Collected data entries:
————————
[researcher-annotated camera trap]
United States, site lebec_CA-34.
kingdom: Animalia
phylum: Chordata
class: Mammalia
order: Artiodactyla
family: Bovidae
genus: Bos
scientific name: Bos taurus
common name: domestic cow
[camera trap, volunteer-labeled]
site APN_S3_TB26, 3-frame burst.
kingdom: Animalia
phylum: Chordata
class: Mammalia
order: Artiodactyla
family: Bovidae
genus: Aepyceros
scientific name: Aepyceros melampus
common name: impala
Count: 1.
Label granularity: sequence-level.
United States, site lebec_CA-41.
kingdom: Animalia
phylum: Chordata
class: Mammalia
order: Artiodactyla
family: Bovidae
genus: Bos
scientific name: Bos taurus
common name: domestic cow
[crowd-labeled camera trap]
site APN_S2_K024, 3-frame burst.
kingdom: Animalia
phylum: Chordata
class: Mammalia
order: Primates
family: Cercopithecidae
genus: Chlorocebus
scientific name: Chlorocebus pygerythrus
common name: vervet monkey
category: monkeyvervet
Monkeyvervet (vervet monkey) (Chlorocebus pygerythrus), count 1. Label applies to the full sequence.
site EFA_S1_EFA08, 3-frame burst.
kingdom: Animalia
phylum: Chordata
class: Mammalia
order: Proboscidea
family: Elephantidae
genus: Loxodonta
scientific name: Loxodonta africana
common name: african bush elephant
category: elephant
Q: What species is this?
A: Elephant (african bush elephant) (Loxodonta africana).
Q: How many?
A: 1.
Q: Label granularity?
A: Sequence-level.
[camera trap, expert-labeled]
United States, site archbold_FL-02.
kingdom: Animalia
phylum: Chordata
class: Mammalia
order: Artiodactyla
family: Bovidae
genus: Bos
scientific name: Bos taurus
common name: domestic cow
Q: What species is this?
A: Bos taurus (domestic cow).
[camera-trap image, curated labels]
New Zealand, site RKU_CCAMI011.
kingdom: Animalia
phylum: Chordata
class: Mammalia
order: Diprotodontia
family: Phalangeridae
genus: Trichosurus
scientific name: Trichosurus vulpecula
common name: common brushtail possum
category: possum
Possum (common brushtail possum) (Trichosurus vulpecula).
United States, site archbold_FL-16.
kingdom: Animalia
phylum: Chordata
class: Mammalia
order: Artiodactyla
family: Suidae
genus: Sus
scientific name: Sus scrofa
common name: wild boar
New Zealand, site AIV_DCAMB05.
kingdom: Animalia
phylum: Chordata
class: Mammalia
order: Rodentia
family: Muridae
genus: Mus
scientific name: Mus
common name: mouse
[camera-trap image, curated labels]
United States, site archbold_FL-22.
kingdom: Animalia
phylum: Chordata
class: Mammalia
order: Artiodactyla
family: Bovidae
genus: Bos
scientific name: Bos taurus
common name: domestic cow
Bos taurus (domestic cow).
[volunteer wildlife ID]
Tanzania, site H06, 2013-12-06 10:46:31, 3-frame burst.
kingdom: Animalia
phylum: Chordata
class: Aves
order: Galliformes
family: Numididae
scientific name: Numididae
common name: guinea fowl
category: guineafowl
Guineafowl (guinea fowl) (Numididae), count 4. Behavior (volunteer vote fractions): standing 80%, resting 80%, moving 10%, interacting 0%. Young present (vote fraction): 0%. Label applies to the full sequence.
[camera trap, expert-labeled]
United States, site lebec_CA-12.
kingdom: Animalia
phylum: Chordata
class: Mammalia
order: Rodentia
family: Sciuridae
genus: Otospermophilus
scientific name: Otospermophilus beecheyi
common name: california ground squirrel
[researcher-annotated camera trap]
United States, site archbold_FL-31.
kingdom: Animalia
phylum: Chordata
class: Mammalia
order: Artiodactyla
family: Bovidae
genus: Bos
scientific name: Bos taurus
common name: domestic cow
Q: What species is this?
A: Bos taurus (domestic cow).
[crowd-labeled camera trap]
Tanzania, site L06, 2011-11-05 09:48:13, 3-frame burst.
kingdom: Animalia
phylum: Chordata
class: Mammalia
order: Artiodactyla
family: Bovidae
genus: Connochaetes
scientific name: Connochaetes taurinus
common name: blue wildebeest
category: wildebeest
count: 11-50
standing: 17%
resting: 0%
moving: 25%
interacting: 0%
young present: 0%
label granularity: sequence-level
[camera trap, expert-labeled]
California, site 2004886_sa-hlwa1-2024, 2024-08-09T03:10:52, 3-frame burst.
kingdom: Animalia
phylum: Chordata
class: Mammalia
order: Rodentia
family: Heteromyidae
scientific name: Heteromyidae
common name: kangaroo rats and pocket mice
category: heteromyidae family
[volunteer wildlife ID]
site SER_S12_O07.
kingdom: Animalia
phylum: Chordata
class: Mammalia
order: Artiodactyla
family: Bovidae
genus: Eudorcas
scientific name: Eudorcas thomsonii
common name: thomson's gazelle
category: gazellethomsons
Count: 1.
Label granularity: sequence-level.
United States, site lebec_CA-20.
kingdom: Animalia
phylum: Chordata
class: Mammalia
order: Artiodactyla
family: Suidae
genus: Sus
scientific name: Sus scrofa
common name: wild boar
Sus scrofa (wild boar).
————————
§ **TASK ITEM**
Every record shown above should be written out again exactly.

§ **YOUR RESPONSE**
[researcher-annotated camera trap]
United States, site lebec_CA-34.
kingdom: Animalia
phylum: Chordata
class: Mammalia
order: Artiodactyla
family: Bovidae
genus: Bos
scientific name: Bos taurus
common name: domestic cow
[camera trap, volunteer-labeled]
site APN_S3_TB26, 3-frame burst.
kingdom: Animalia
phylum: Chordata
class: Mammalia
order: Artiodactyla
family: Bovidae
genus: Aepyceros
scientific name: Aepyceros melampus
common name: impala
Count: 1.
Label granularity: sequence-level.
United States, site lebec_CA-41.
kingdom: Animalia
phylum: Chordata
class: Mammalia
order: Artiodactyla
family: Bovidae
genus: Bos
scientific name: Bos taurus
common name: domestic cow
[crowd-labeled camera trap]
site APN_S2_K024, 3-frame burst.
kingdom: Animalia
phylum: Chordata
class: Mammalia
order: Primates
family: Cercopithecidae
genus: Chlorocebus
scientific name: Chlorocebus pygerythrus
common name: vervet monkey
category: monkeyvervet
Monkeyvervet (vervet monkey) (Chlorocebus pygerythrus), count 1. Label applies to the full sequence.
site EFA_S1_EFA08, 3-frame burst.
kingdom: Animalia
phylum: Chordata
class: Mammalia
order: Proboscidea
family: Elephantidae
genus: Loxodonta
scientific name: Loxodonta africana
common name: african bush elephant
category: elephant
Q: What species is this?
A: Elephant (african bush elephant) (Loxodonta africana).
Q: How many?
A: 1.
Q: Label granularity?
A: Sequence-level.
[camera trap, expert-labeled]
United States, site archbold_FL-02.
kingdom: Animalia
phylum: Chordata
class: Mammalia
order: Artiodactyla
family: Bovidae
genus: Bos
scientific name: Bos taurus
common name: domestic cow
Q: What species is this?
A: Bos taurus (domestic cow).
[camera-trap image, curated labels]
New Zealand, site RKU_CCAMI011.
kingdom: Animalia
phylum: Chordata
class: Mammalia
order: Diprotodontia
family: Phalangeridae
genus: Trichosurus
scientific name: Trichosurus vulpecula
common name: common brushtail possum
category: possum
Possum (common brushtail possum) (Trichosurus vulpecula).
United States, site archbold_FL-16.
kingdom: Animalia
phylum: Chordata
class: Mammalia
order: Artiodactyla
family: Suidae
genus: Sus
scientific name: Sus scrofa
common name: wild boar
New Zealand, site AIV_DCAMB05.
kingdom: Animalia
phylum: Chordata
class: Mammalia
order: Rodentia
family: Muridae
genus: Mus
scientific name: Mus
common name: mouse
[camera-trap image, curated labels]
United States, site archbold_FL-22.
kingdom: Animalia
phylum: Chordata
class: Mammalia
order: Artiodactyla
family: Bovidae
genus: Bos
scientific name: Bos taurus
common name: domestic cow
Bos taurus (domestic cow).
[volunteer wildlife ID]
Tanzania, site H06, 2013-12-06 10:46:31, 3-frame burst.
kingdom: Animalia
phylum: Chordata
class: Aves
order: Galliformes
family: Numididae
scientific name: Numididae
common name: guinea fowl
category: guineafowl
Guineafowl (guinea fowl) (Numididae), count 4. Behavior (volunteer vote fractions): standing 80%, resting 80%, moving 10%, interacting 0%. Young present (vote fraction): 0%. Label applies to the full sequence.
[camera trap, expert-labeled]
United States, site lebec_CA-12.
kingdom: Animalia
phylum: Chordata
class: Mammalia
order: Rodentia
family: Sciuridae
genus: Otospermophilus
scientific name: Otospermophilus beecheyi
common name: california ground squirrel
[researcher-annotated camera trap]
United States, site archbold_FL-31.
kingdom: Animalia
phylum: Chordata
class: Mammalia
order: Artiodactyla
family: Bovidae
genus: Bos
scientific name: Bos taurus
common name: domestic cow
Q: What species is this?
A: Bos taurus (domestic cow).
[crowd-labeled camera trap]
Tanzania, site L06, 2011-11-05 09:48:13, 3-frame burst.
kingdom: Animalia
phylum: Chordata
class: Mammalia
order: Artiodactyla
family: Bovidae
genus: Connochaetes
scientific name: Connochaetes taurinus
common name: blue wildebeest
category: wildebeest
count: 11-50
standing: 17%
resting: 0%
moving: 25%
interacting: 0%
young present: 0%
label granularity: sequence-level
[camera trap, expert-labeled]
California, site 2004886_sa-hlwa1-2024, 2024-08-09T03:10:52, 3-frame burst.
kingdom: Animalia
phylum: Chordata
class: Mammalia
order: Rodentia
family: Heteromyidae
scientific name: Heteromyidae
common name: kangaroo rats and pocket mice
category: heteromyidae family
[volunteer wildlife ID]
site SER_S12_O07.
kingdom: Animalia
phylum: Chordata
class: Mammalia
order: Artiodactyla
family: Bovidae
genus: Eudorcas
scientific name: Eudorcas thomsonii
common name: thomson's gazelle
category: gazellethomsons
Count: 1.
Label granularity: sequence-level.
United States, site lebec_CA-20.
kingdom: Animalia
phylum: Chordata
class: Mammalia
order: Artiodactyla
family: Suidae
genus: Sus
scientific name: Sus scrofa
common name: wild boar
Sus scrofa (wild boar).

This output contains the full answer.